§ Task brief
Can you reproduce every one of the following entries word for word?

Rows of spatial question data
+ + + + + + +

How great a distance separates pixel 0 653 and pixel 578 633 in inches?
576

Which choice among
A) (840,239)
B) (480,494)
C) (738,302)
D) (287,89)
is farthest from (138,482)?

+ + + + + + +

§ Answer to the problem
How great a distance separates pixel 0 653 and pixel 578 633 in inches?
576

Which choice among
A) (840,239)
B) (480,494)
C) (738,302)
D) (287,89)
is farthest from (138,482)?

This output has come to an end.